SUPREME COURT OF THE STATE OF NEW YORK APPELLATE TERM: 2nd, 11th and 13th JUDICIAL DISTRICTS
August 16, 2011
MSSA CORP. AS ASSIGNEE OF JOSEPHINE PIZARRO,
REDLAND INSURANCE COMPANY,
Appeal from an order of the Civil Court of the City of New York, Kings County (Kenneth P. Sherman, J.), entered October 7, 2009.
MSSA Corp. v Redland Ins. Co.
Decided on August 16, 2011
Appellate Term, Second Department Published by New York State Law Reporting Bureau pursuant to Judiciary Law § 431. This opinion is uncorrected and will not be published in the printed Official Reports.
PRESENT: STEINHARDT, J.P., GOLIA and RIOS, JJ
The order denied defendant's motion for summary judgment.
ORDERED that the order is reversed, without costs, and defendant's motion for summary judgment dismissing the complaint is granted.
In this action by a provider to recover assigned first-party no-fault benefits, defendant appeals from an order which denied its motion for summary judgment dismissing the complaint.
The affidavit submitted by defendant in support of its motion for
summary judgment was sufficient to establish that defendant's denial
of claim forms, which denied the claims at issue on the ground of lack
of medical necessity, had been timely mailed in accordance with
defendant's standard office practices and procedures (see St.
Vincent's Hosp. of Richmond v Government Empls. Ins. Co., 50 AD3d 1123
; Delta Diagnostic Radiology, P.C. v Chubb Group of Ins., 17
Misc 3d 16 [App Term, 2d & 11th Jud Dists 2007]). Defendant also submitted,
among other things, an affirmed peer review report, as well as an affirmation executed
by the physician who had performed the peer review, which set forth a factual basis and
medical rationale for the conclusion that there was no medical necessity for the medical
supplies at issue. As plaintiff failed to proffer an affidavit from a health care practitioner
which meaningfully referred to, let alone rebutted, the conclusions set forth in the peer
review report (see Pan Chiropractic, P.C. v Mercury Ins. Co., 24 Misc 3d 136[A], 2009 NY
Slip Op 51495[U] [App Term, 2d, 11th & 13th Jud Dists 2009]), defendant's motion for
summary judgment should have been granted (see Delta Diagnostic Radiology, P.C.

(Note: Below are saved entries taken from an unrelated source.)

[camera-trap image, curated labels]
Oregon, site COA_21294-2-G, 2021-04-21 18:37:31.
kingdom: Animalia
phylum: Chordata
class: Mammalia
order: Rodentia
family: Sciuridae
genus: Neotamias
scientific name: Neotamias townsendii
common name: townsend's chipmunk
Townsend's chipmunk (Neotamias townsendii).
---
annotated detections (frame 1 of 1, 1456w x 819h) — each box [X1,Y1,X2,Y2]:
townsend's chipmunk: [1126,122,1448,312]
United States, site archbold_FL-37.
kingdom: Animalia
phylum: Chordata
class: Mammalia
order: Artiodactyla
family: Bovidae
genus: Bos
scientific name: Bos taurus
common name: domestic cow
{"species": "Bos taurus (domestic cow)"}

v Integon Natl. Ins. Co., 24 Misc 3d 136[A], 2009 NY Slip Op 51502[U] [App Term, 2d,
11th & 13th Jud Dists 2009]; Delta Diagnostic Radiology, P.C. v American
Tr. Ins. Co., 18 Misc 3d 128[A], 2007 NY Slip Op 52455[U] [App Term,
2d & 11th Jud Dists 2007]; A. Khodadadi Radiology, P.C. v NY Cent. Mut. Fire Ins. Co., 16
Misc 3d 131[A], 2007 NY Slip Op 51342[U] [App Term, 2d
& 11th Jud Dists 2007]).
Golia and Rios, JJ., concur.
Steinhardt, J.P., dissents in a separate memorandum.

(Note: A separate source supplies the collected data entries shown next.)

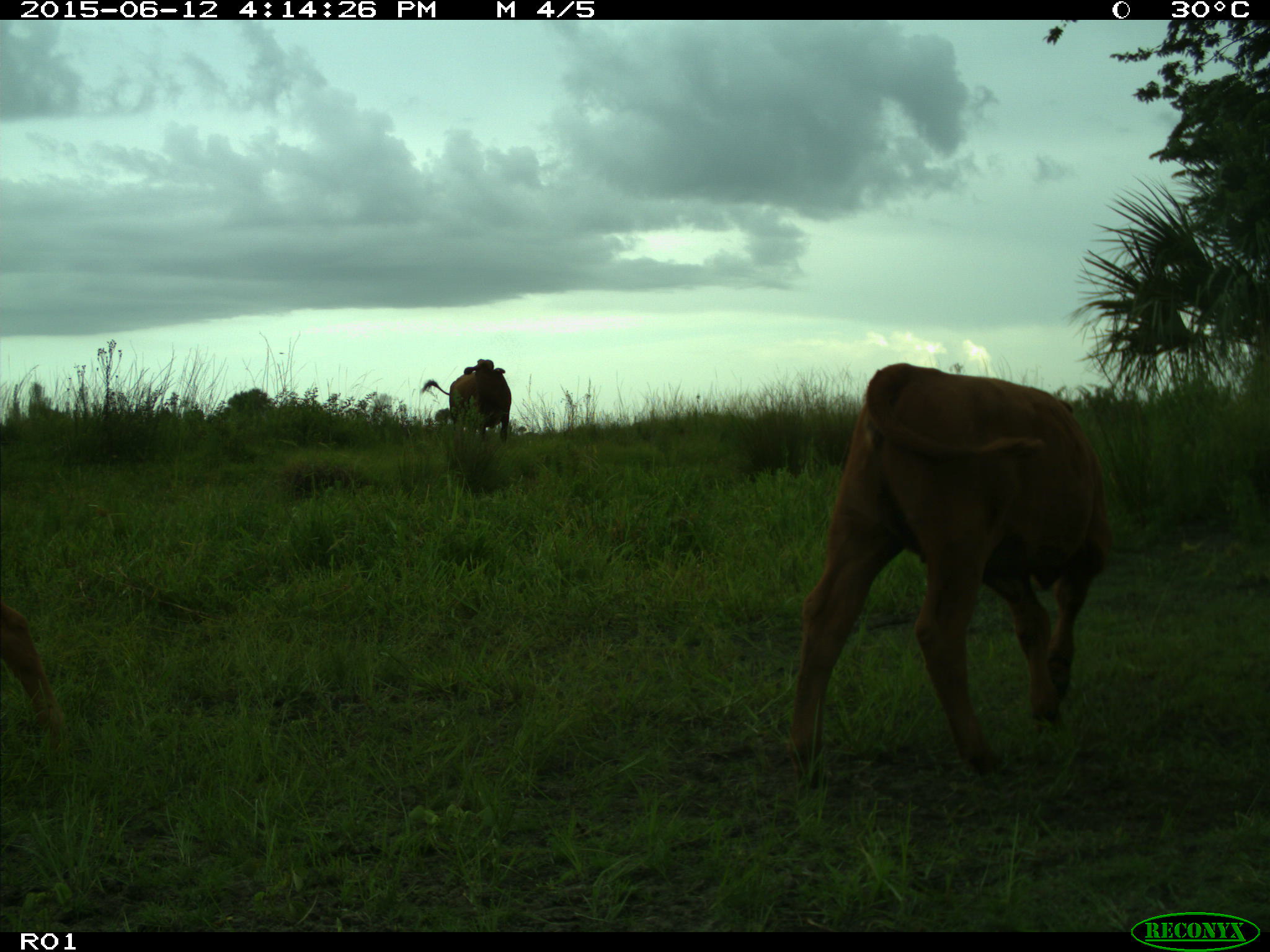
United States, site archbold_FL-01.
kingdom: Animalia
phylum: Chordata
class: Mammalia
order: Artiodactyla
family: Bovidae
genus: Bos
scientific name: Bos taurus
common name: domestic cow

Steinhardt, J.P., dissents and votes to affirm the order in the following memorandum:
It is undisputed that plaintiff did not submit medical opposition to defendant's motion for summary judgment, which was based on lack of medical necessity. However, I am of the opinion that the documentation submitted by defendant in support of its motion is insufficient to shift the burden to plaintiff.
"Lack of medical necessity is a defense to an action to recover
no-fault benefits, which an insurer may assert pursuant to a timely
claim denial, based on . . . a sufficiently detailed peer review
report" (Amaze Med. Supply v Eagle Ins., 2 Misc 3d 139[A], 2004 NY
Slip Op 50279[U] [App Term, 2d
& 11th Jud Dists 2004]). To support a motion for summary judgment, a
peer review report must set forth a factual basis and medical rationale
sufficient to establish, prima facie, the lack of medical necessity (see
Urban Radiology, P.C. v GEICO Gen. Ins. Co., 29 Misc 3d 142[A], 2010
NY Slip Op 52157[U] [App Term, 2d, 11th & 13th Jud Dists 2010]).

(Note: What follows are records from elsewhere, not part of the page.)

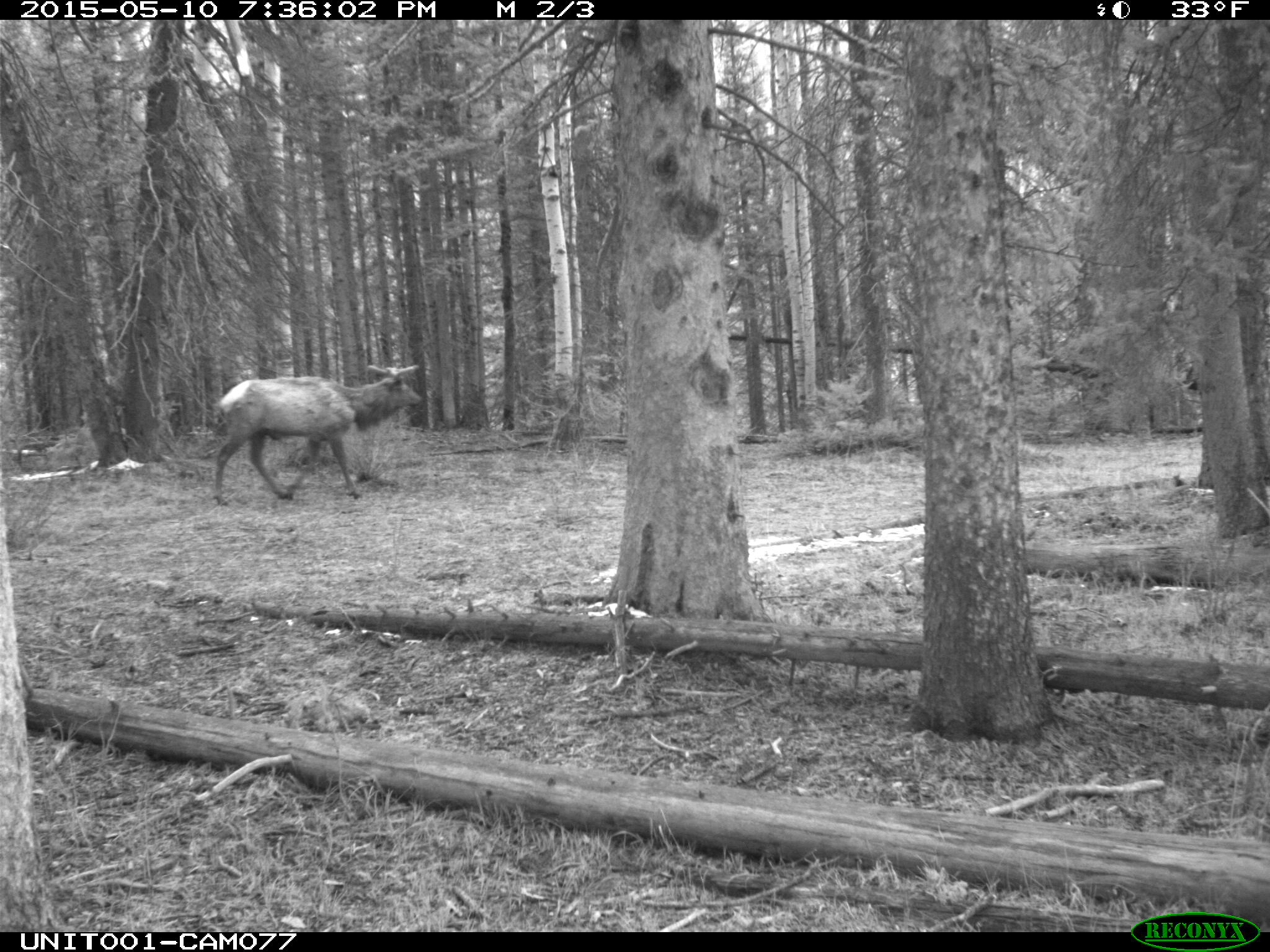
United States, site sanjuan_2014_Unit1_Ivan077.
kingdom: Animalia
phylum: Chordata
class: Mammalia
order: Artiodactyla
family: Cervidae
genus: Cervus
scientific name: Cervus elaphus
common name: red deer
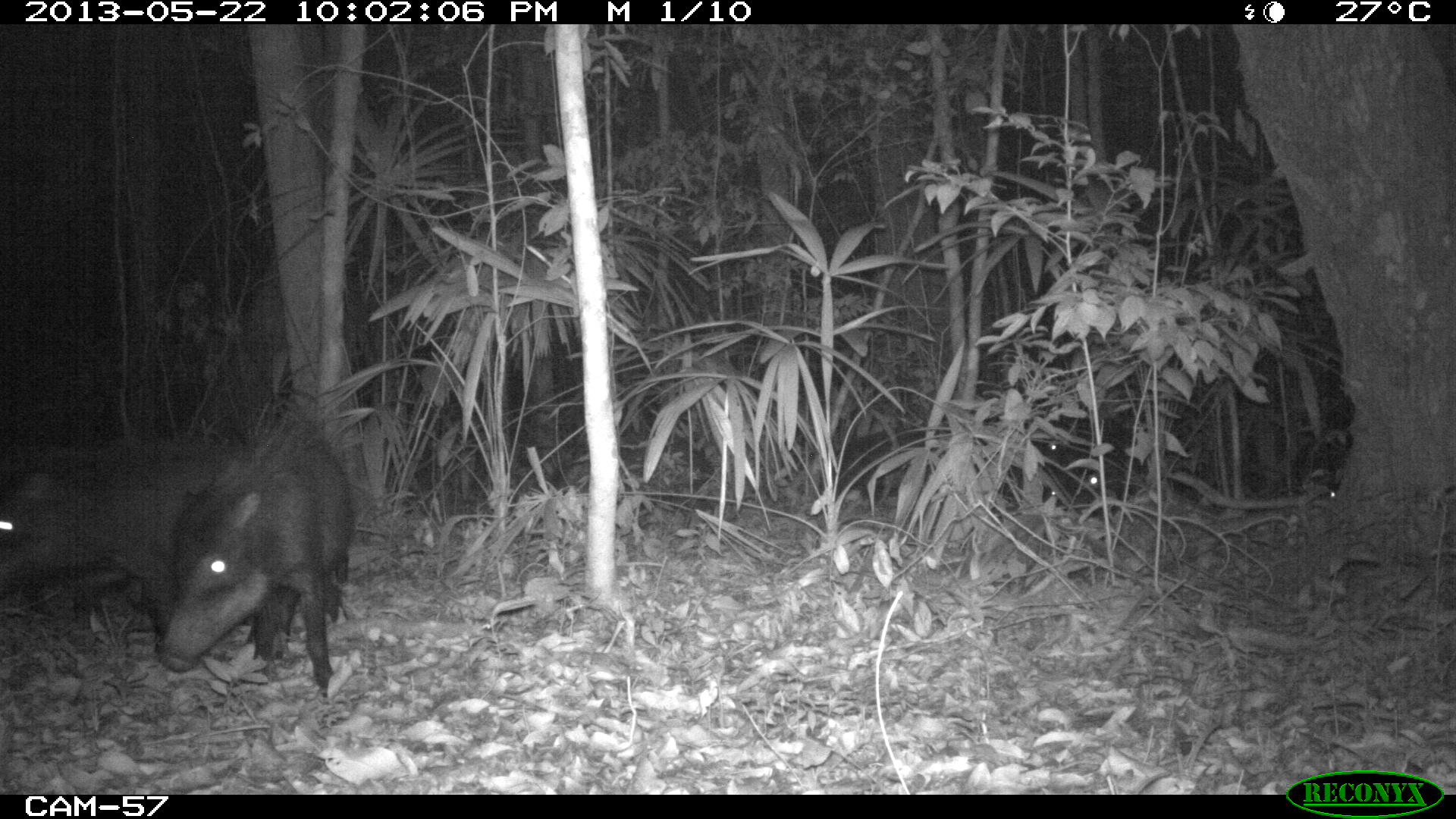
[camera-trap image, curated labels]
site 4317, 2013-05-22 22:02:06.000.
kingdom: Animalia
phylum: Chordata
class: Mammalia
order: Artiodactyla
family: Tayassuidae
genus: Tayassu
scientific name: Tayassu pecari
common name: white-lipped peccary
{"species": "Tayassu pecari (white-lipped peccary)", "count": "20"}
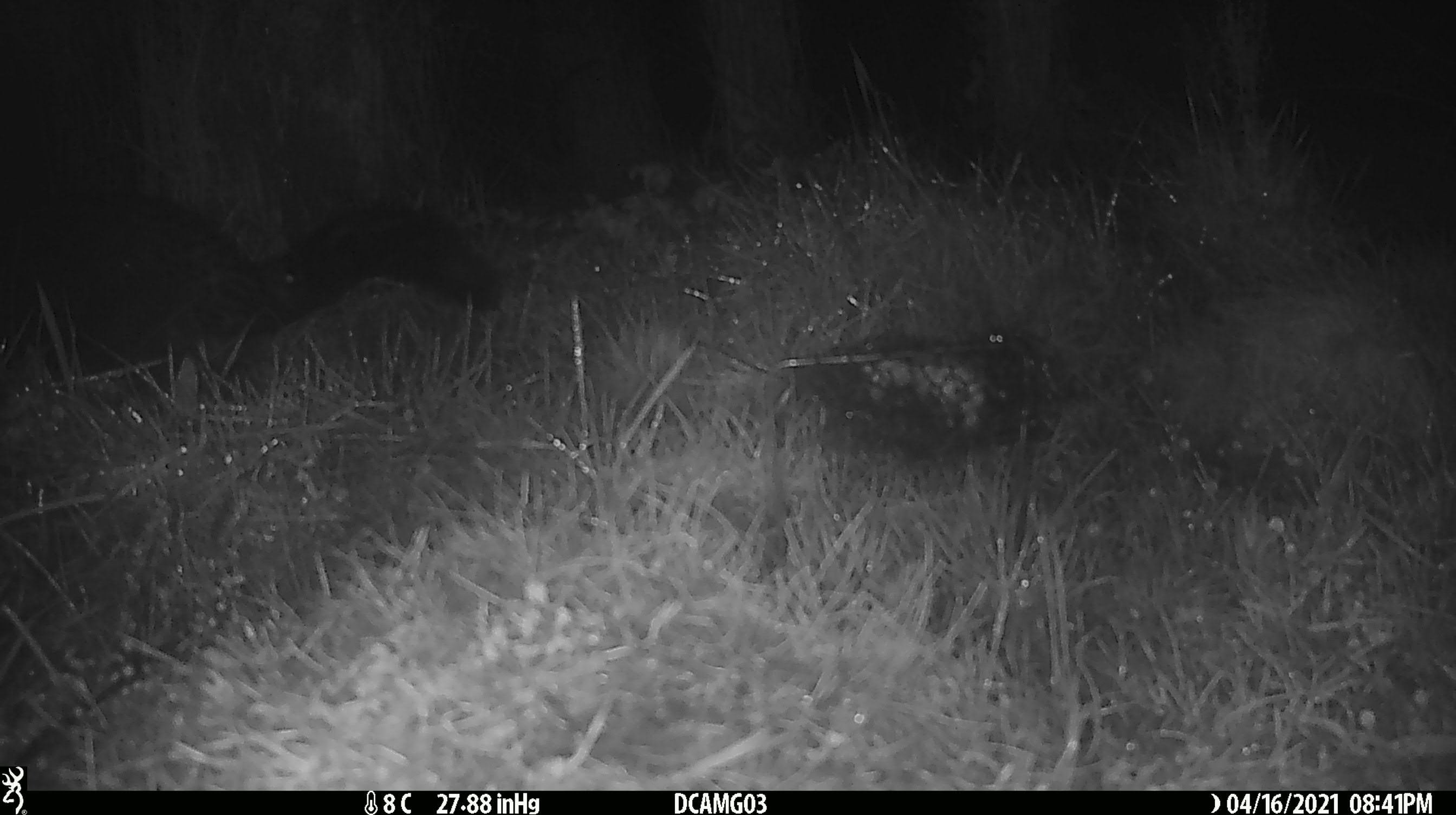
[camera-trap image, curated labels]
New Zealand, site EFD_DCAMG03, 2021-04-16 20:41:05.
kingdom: Animalia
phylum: Chordata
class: Mammalia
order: Diprotodontia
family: Phalangeridae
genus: Trichosurus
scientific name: Trichosurus vulpecula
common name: common brushtail possum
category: possum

In the instant matter, the peer review report of Dr. Ross did not "shed any light" on the assignor's condition, nor did it state, in any sufficiently detailed manner, the reason the medical equipment at issue was not needed. The reader of the report is at a total loss to determine what actually happened to the assignor and what parts of her anatomy are amiss and in what way. "Bilateral shoulder and left elbow" injuries may range from a complicated fracture to a minor contusion. Without more, the report is conclusory and vague, and insufficient to shift the burden to plaintiff. I therefore vote to affirm the order denying defendant's motion for summary judgment.